_Problems to solve_
A) In the article on returning a car to the dealership, what share of take-home pay do some experts say auto expenses should stay within?
B) Resume the article on returning a car to the dealership, picking up right after its final sentence.

_Selected passage_
▼
Can I Return My Car to the Dealership?


Have you ever been excited to buy a brand new car only to find out that the added taxes, insurance and other fees bumped you well over the “sticker price”? This leads to car owners getting behind on their auto payments and wondering what they can do to get out of the situation.

Can you relate? Do you simply want to take the car back to the dealership and forget about it? What happens if you can no longer afford the car payments and want to return it to the dealership?

Here are the exact steps you can take.

1. Come to Grips With the Numbers

Some experts say that your auto expense, which includes your car payment, maintenance, and insurance, should not be more than 15-20% of your take-home pay. If your outgoing expenses total more than that, your best bet is to confront the situation head-on and evaluate the solutions.

Take a look at your budget and see where you can cut back on other expenses like eating out, entertainment and frivolous spending. Is there something you can do to increase your income to generate more revenue to catch up on your auto payments?
▲
_Data lines_
▼
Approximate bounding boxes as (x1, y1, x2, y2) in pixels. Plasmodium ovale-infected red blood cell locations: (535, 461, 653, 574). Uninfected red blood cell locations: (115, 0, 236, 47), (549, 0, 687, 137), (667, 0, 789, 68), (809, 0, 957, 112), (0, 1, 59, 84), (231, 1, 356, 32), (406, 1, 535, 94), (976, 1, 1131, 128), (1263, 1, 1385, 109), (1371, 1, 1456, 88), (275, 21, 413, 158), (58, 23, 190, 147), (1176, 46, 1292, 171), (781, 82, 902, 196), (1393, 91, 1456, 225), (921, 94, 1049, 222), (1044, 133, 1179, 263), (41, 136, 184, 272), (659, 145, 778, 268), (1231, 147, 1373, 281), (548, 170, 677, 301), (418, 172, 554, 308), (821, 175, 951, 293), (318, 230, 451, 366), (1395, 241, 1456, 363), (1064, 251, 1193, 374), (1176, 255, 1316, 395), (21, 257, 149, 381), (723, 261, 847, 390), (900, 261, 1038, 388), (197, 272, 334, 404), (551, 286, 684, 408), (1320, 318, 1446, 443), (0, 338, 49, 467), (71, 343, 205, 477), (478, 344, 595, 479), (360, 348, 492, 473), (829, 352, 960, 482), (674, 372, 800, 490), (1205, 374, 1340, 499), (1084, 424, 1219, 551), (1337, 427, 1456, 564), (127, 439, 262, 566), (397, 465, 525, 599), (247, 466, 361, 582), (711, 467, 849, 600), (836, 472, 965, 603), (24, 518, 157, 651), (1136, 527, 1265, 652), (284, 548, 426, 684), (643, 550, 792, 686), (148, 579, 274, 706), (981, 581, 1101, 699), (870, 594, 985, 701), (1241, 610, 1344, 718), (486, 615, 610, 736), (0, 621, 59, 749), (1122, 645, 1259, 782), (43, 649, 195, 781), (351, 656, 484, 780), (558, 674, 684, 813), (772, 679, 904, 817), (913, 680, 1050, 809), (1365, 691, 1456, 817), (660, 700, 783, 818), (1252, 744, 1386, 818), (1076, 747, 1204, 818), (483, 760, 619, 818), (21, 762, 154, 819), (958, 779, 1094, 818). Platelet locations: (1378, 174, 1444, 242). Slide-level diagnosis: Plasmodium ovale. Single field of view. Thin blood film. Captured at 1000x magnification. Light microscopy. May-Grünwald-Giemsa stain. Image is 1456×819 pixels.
▲
_Task-by-task answers_
A) No more than 15-20% of take-home pay.

B)
If you’ve done all you can and you still can’t make the payments on your car, there are several actions you can take:

2. Go Back to the Car Dealer

The first option is to head back to the dealer and see if you can trade in your current vehicle for a less expensive one. You can generally get a great deal on a nice used car that won’t have a huge price tag attached to it.

Thankfully, some car brands and states have friendly return policies, but there’s a chance you’ll still lose out due to the value of a new car depreciating so quickly. You may not get the full amount of what you paid for the car, which means you’ll be responsible for paying off the remaining loan balance yourself.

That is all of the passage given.